Prime power operations are affected by the environment in which they are conducted. The most important environmental factors to consider when planning for prime power support are climate, terrain and vegetation, and lighting.
Climatic conditions in some locations affect prime power operations. The low temperatures and short periods of daylight encountered during winter in polar regions will adversely affect manpower efficiency but will not degrade equipment performance. Under these conditions, expect significant work-rate slowdowns.
Operations in tropical and coastal regions require additional equipment maintenance to combat corrosion from humidity and salt spray. Generator performance is degraded by humidity and high temperatures in tropical regions. Under extreme conditions, power-plant output may have to be derated as much as 25 percent to compensate for this degradation.
Operations in desert regions require intense and frequent maintenance due to heat and dust. Grounding problems are often encountered in these arid climates due to extremely high soil resistivity. Units may have to construct grounding grids and use soil additives and water to overcome grounding problems.

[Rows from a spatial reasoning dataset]

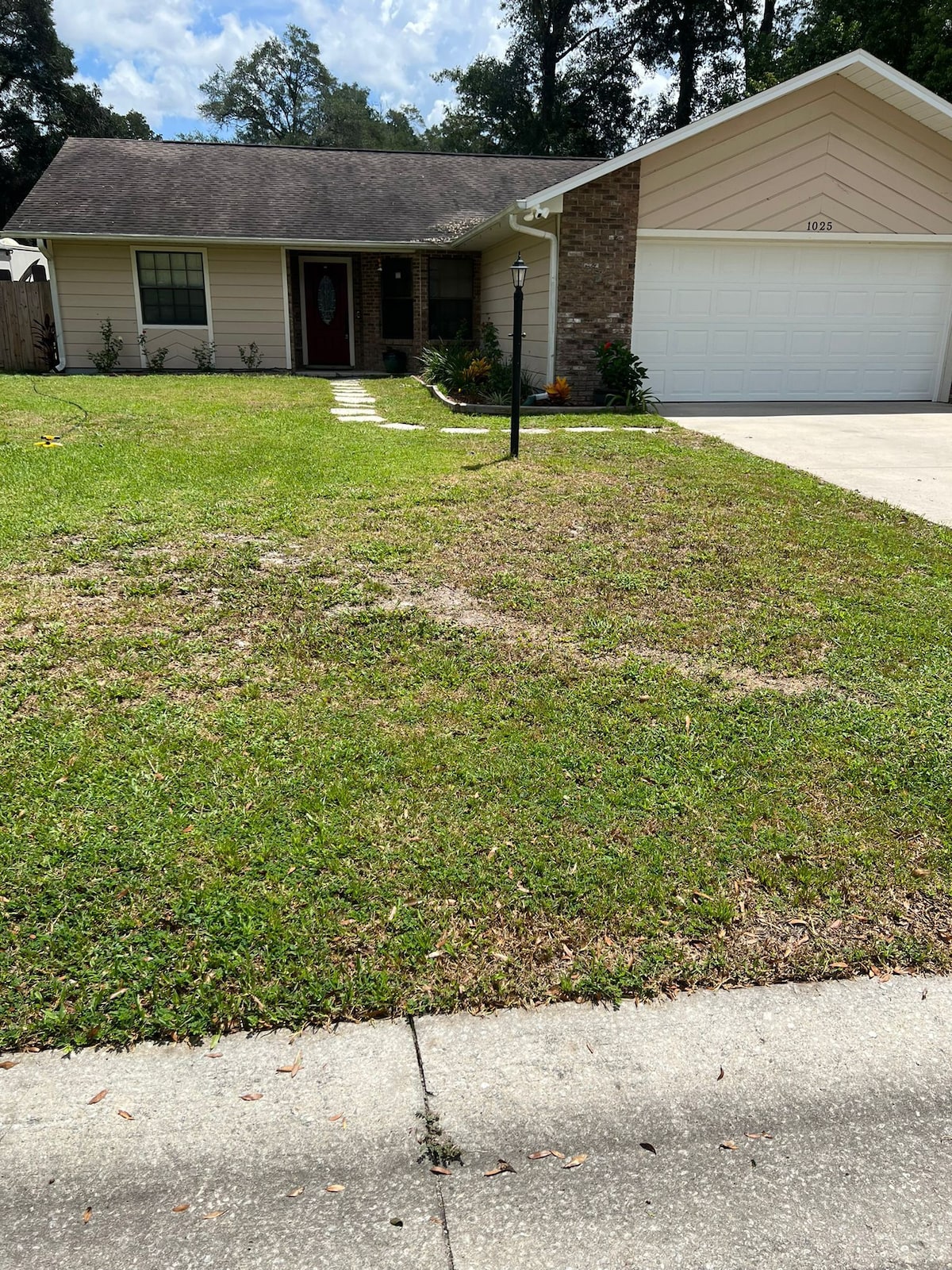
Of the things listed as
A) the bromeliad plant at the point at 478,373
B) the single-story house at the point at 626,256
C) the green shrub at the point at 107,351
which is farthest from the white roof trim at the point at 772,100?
the green shrub at the point at 107,351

### WHAT YOU SHOULD DO
Please decide whether each statement below agrees with the passage on prime power operations, answering yes or no and quoting the words from the passage that settle it.
1. Winter conditions in polar regions degrade equipment performance.
2. Under extreme conditions in tropical regions, power-plant output may need to be derated by as much as 25 percent.
3. Grounding problems in desert regions come from low soil resistivity.

### FULL ANSWER
1. No: "will adversely affect manpower efficiency but will not degrade equipment performance"
2. Yes: "Under extreme conditions, power-plant output may have to be derated as much as 25 percent"
3. No: "due to extremely high soil resistivity"